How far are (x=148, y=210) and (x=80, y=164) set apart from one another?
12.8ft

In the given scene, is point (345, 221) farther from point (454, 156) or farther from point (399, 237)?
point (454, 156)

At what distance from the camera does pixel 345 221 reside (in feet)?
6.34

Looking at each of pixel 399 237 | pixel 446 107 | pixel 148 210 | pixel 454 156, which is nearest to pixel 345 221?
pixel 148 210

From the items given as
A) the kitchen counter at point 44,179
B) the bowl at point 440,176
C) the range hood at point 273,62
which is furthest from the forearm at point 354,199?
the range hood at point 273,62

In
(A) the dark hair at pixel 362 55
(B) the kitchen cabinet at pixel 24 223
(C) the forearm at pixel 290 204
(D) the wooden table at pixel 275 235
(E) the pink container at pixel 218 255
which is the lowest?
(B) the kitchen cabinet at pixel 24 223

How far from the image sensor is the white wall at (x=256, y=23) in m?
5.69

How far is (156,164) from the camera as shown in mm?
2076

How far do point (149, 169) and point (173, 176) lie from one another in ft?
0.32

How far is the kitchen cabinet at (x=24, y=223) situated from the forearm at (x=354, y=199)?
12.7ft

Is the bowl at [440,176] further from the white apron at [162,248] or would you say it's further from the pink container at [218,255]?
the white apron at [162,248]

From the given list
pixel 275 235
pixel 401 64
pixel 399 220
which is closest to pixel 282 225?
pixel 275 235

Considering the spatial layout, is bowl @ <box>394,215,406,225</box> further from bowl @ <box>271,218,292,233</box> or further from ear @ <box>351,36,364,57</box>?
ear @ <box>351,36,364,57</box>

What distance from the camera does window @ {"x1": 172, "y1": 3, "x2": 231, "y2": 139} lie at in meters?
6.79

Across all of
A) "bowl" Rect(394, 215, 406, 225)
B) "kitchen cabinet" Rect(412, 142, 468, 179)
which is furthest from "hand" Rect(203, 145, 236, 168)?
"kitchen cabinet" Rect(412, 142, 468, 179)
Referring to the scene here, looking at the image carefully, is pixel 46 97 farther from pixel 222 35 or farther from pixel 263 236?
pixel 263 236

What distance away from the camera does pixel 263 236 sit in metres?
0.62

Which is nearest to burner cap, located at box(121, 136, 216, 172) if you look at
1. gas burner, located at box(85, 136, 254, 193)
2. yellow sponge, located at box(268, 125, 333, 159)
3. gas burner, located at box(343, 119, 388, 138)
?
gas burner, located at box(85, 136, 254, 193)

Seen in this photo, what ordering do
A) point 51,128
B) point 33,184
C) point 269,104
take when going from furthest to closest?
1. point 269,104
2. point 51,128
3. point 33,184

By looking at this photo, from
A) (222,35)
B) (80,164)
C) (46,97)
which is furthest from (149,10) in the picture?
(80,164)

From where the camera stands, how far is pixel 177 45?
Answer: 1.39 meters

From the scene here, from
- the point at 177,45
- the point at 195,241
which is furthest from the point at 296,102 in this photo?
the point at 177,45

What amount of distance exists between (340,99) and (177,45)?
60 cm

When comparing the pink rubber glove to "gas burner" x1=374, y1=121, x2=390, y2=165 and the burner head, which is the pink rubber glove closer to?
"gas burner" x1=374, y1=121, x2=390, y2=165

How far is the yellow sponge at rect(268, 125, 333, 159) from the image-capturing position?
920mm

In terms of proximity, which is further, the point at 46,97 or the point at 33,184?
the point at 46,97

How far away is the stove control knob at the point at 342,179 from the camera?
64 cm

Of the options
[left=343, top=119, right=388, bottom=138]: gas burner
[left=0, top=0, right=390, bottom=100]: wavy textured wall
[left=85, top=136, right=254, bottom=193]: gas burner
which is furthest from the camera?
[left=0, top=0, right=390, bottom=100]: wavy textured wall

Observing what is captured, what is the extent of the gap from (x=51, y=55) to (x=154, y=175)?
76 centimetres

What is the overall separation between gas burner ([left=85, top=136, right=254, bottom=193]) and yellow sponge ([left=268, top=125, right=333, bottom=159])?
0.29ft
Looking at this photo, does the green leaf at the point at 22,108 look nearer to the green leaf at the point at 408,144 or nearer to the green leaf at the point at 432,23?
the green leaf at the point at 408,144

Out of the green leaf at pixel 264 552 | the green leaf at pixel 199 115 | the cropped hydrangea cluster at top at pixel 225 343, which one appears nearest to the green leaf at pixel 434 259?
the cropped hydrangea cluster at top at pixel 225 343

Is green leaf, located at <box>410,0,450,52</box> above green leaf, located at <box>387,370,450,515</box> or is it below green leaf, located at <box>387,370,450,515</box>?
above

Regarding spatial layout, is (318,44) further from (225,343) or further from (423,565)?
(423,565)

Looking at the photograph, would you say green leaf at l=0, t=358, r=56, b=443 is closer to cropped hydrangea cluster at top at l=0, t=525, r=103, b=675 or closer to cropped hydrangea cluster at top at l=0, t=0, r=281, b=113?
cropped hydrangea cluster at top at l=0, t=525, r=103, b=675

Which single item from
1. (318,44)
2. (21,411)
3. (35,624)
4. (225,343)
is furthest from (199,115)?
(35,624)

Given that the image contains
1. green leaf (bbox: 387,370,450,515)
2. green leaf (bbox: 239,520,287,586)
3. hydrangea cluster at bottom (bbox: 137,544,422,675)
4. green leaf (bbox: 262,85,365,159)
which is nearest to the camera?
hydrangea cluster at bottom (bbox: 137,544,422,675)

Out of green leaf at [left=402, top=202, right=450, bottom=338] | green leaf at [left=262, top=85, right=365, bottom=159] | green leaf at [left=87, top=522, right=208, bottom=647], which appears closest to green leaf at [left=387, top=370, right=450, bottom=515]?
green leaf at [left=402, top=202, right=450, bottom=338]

§ §

Task brief: Quote, without alteration, the final stretch of the entries: the line with "Regarding spatial layout, is" onward to the last line.

Exercise solution:
Regarding spatial layout, is (318,44) further from (225,343) or further from (423,565)?
(423,565)

Looking at the photograph, would you say green leaf at l=0, t=358, r=56, b=443 is closer to cropped hydrangea cluster at top at l=0, t=525, r=103, b=675 or closer to cropped hydrangea cluster at top at l=0, t=0, r=281, b=113?
cropped hydrangea cluster at top at l=0, t=525, r=103, b=675

Which single item from
1. (318,44)
2. (21,411)
3. (35,624)
4. (225,343)
is furthest from (199,115)?
(35,624)

Given that the image contains
1. green leaf (bbox: 387,370,450,515)
2. green leaf (bbox: 239,520,287,586)
3. hydrangea cluster at bottom (bbox: 137,544,422,675)
4. green leaf (bbox: 262,85,365,159)
which is nearest to the camera?
hydrangea cluster at bottom (bbox: 137,544,422,675)

Out of green leaf at [left=402, top=202, right=450, bottom=338] | green leaf at [left=262, top=85, right=365, bottom=159] | green leaf at [left=87, top=522, right=208, bottom=647], which appears closest to green leaf at [left=387, top=370, right=450, bottom=515]?
green leaf at [left=402, top=202, right=450, bottom=338]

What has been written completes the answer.